Gradient descent is an optimization procedure where we start with an initial estimate for our parameters, \(\theta^{(0)}\). We then repeatedly apply the following update to get \(\theta^{(1)}, \theta^{(2)}, \ldots\):

\[ \theta^{(t+1)} = \theta^{(t)} - \alpha \nabla_\theta \ell(\theta^{(t)}, y) \]

Here, \(\alpha\) is a learning rate (typically a small positive number, also sometimes called a step size), and \(y\) is the data we observed. In stochastic gradient descent, instead of computing the gradient using all of our data, we divide our data into batches, and at each iteration, compute the gradient on one batch in sequence.

This means that we must compute the gradient at every single iteration. So, anything we can do to compute gradients faster and more efficiently will make our entire optimization process faster and more efficient.

Gradients and Backpropagation#

Backpropagation is an algorithm for efficiently computing gradients by applying the chain rule in an order designed to avoid redundant computation. To see how it works, we’ll consider a very simple loss function of three variables. We’ll compute the gradient manually using the chain rule, and then we’ll see how backpropagation can do the same computation more efficiently.

Computing gradients with the chain rule#

Consider a very simple loss function involving three variables, \(a\), \(b\), and \(c\):

\[ L(a, b, c) = (a + 3b)c^2 \]

We can compute the partial derivatives with respect to \(a\), \(b\), and \(c\). To make it a little clearer when and where we’re using the chain rule, let \(q = a+3b\) and \(r = c^2\), so that \(L = qr\).

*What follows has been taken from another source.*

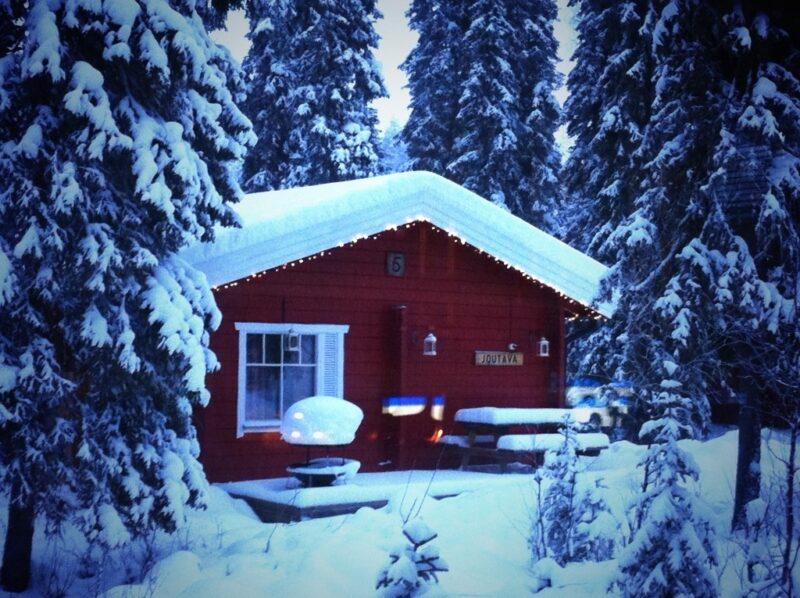 Nachbar-Hütte Mökki im Wald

The partial derivatives are:

\[\begin{split} \begin{align*} \frac{\partial L}{\partial a} &= \frac{\partial L}{\partial q}\cdot\frac{\partial q}{\partial a} = c^2 \cdot 1 \\ \frac{\partial L}{\partial b} &= \frac{\partial L}{\partial q}\cdot\frac{\partial q}{\partial b} = c^2 \cdot 3 \\ \frac{\partial L}{\partial c} &= \frac{\partial L}{\partial r}\cdot\frac{\partial r}{\partial c} = (a+3b) \cdot 2c \end{align*} \end{split}\]

Even in this simple example, we can see that there was some redundant work involved: in doing this computation, we needed to compute \(\frac{\partial L}{\partial q} = c^2\) twice. In a more complicated expression, especially one with many nested function calls, the redundant work would become much worse. Backpropagation gives us a way to compute these gradients more efficiently.

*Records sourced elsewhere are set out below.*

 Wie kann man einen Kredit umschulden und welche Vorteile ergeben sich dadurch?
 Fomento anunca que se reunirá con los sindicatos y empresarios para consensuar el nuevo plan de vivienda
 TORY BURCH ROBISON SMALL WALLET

Backpropagation: an example#

Instead of representing the computation as an algebraic expression, let’s express it as a computation graph. This is a visual representation of the mathematical expression:

Given specific numerical values for \(a\), \(b\), and \(c\), backpropagation is an efficient way to compute the loss and the gradient (i.e., all the partial derivatives), with no redundant computation.

We start by computing the loss itself. This involves just doing the computations specified by the graph, denoted by the blue numbers above the arrows:

Next, let’s notice that when we did the calculations in the previous section to find the gradient, most of our expressions started at the loss, then, using the chain rule, computed partial derivatives with respect to things like \(q\) and \(r\). Let’s try to write these partial derivatives on the graph, and see if we can use them to keep working backwards.

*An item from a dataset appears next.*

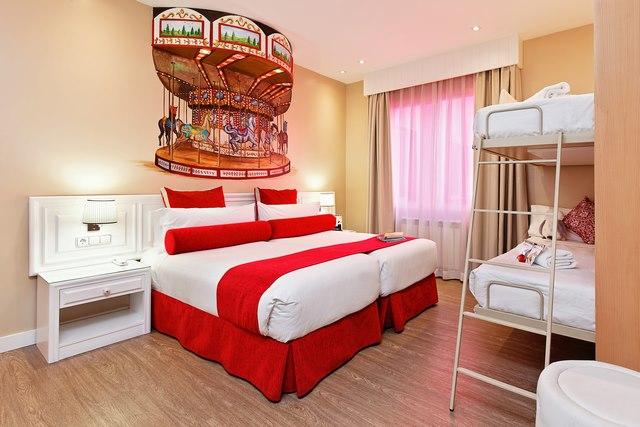 Hab 520 La del Tio Vivo con barrera Copiar - Dormir en Madrid con niños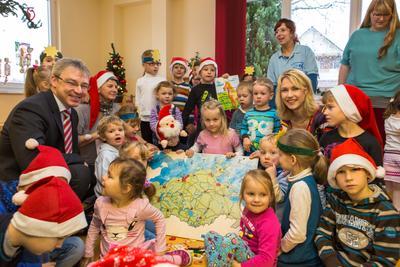 Die Kinder der Kindertagesstätte Neddelrad Spatzen erfreuen sich am WEMAG-Weihnachtsgeschenk, das von WEMAG-Vorstandsmitglied Thomas Pätzold und Sozialministerin Manuale Schwesig überreicht wurde. Foto: WEMAG/Rudolph-Kramer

First, we’ll start with the easiest derivative, the derivative of the loss with respect to itself: \(\frac{\partial L}{\partial L}\). This is just 1!
Next, we’ll compute the derivative of the loss with respect to \(q\) (top right branch of the graph). How did we get from \(q\) to \(L\)? We multiplied by 16 (that is, for these specific numbers, \(L = 16q\)). So, the partial derivative of \(L\) with respect to \(q\) is just 16.
Continuing along the top part of the graph, now we can compute the derivative with respect to \(a\). How did we get from \(a\) to \(q\)? We added 9 (that is, for these specific numbers, \(q = a + 9\)). So, the partial derivative of \(q\) with respect to \(a\) is just 1. But we’re trying to compute \(\frac{\partial L}{\partial a}\), not \(\frac{\partial q}{\partial a}\). So, we’ll take advantage of the chain rule and multiply by the “derivative so far”: that’s just \(\frac{\partial L}{\partial q}\) = 16. So, our answer is \(\frac{\partial L}{\partial a} = 1 \cdot 16 = 16\).
Next, we’ll look at the \(b\) branch of the graph. From similar reasoning to above, the derivative at the output of the “multiply by three” block is just 16. How do we use that to compute the derivative with respect to \(b\)? To get from \(b\) to that value, we multiplied by 3. So, the corresponding term in the chain rule is 3. We multiply that with what we have so far, 16, to get 48.
Finally, let’s look at the \(c\) branch at the bottom of the graph. We’ll start by computing the derivative with respect to \(r\). Similar to step 2 above, we multiplied \(r\) by 11 to get \(L\), so that means that the derivative is 11.
All we have left is to go through the “square” block. The derivative of its output with respect to its input is two times the input (in other words, \(\frac{\partial r}{\partial c} = 2c\)). Since the input was 4, that means our new term is 8, and our overall derivative on this branch is \(11 \cdot 8 = 88\).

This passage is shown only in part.